God….if only I had a dollar for everytime I jerked off to one of her softcore movies on HBO when I was a teenager sitting in my parents’ living room
Same here. I love your mom’s taste in drapery, by the way.
That was YOU???
“Look what Jennifer Love Hewitt did to me!”
Please tell me the black and white pattern is underwear and not a Kiss-makeup themed version of vajazzling.
It’s the DIY-at-home-on-a-budget vajazzling:
White LePage’s glue and peppercorns.
I see London, I see France.
Looks like someone released the Kraken
Look lady gaga! I’ve got girl parts!
Come on, admit it, she’s still got it goin’ on.
Shannon Tweed stars in the one woman show “Hilary Duff: It Won’t Come Out”
“OH MY GOD WHAT IS THAT SMELL? CAN ANYONE SMELL THAT? AM I THE ONLY ONE THAT SMELLS THAT?”
Good lord, I didn’t even recognise her. I used to love her incredibly lame soft porn cop drama movies!
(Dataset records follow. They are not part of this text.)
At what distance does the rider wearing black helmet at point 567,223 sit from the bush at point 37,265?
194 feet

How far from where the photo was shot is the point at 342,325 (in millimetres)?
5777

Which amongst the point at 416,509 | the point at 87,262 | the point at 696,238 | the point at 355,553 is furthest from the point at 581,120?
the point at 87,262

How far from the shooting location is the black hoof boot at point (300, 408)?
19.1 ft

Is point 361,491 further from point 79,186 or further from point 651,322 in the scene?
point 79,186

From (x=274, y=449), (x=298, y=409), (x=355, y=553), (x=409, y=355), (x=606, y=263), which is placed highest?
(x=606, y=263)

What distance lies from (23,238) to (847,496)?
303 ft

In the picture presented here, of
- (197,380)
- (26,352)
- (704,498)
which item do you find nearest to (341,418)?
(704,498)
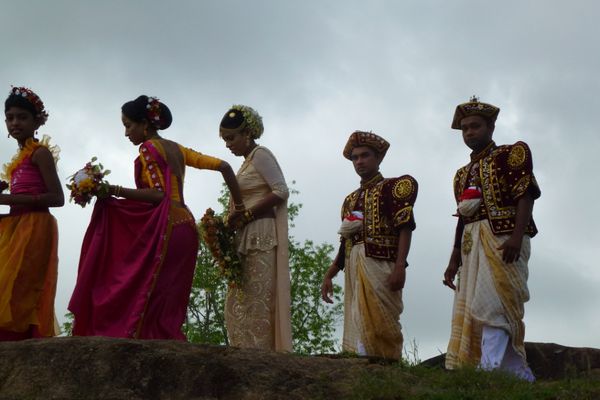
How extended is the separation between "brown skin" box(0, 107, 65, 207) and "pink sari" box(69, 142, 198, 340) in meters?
0.52

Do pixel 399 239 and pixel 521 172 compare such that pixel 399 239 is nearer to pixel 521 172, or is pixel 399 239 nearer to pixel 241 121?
pixel 521 172

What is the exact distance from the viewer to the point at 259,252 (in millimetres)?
8898

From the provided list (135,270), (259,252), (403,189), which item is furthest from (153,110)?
(403,189)

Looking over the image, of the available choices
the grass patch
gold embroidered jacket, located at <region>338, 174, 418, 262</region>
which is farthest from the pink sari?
the grass patch

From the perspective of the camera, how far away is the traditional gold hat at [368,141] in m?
9.51

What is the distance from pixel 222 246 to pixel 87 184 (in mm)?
1565

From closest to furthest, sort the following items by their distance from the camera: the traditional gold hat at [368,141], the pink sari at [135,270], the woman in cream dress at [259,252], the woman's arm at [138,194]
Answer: the pink sari at [135,270], the woman's arm at [138,194], the woman in cream dress at [259,252], the traditional gold hat at [368,141]

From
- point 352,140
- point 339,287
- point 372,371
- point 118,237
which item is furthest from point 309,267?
point 372,371

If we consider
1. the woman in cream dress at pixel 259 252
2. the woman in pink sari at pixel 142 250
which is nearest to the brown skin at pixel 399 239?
the woman in cream dress at pixel 259 252

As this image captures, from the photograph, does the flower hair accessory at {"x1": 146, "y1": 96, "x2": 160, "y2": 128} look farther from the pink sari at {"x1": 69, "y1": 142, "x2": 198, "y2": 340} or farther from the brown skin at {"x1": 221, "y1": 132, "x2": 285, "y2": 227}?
the brown skin at {"x1": 221, "y1": 132, "x2": 285, "y2": 227}

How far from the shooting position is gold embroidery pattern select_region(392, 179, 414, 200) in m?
9.12

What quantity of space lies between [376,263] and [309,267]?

They were hilarious and terrible.
There was this one where she had a really long shower and every man that visited her to chat about work ended up getting in there with her and banging her.
I’m like, well at least there’s water running, but man, what she really wants is a Silkwood shower.
That scene was in every fucking one of her crappy movies.
I watched them all with the sound turned down; lotion and a box of tissue next to me…
This is the other end of the screaming match that she and Goldie Hawn are having.
Electrifying the floor makes the models move faster on the cat walk but sometimes they poop.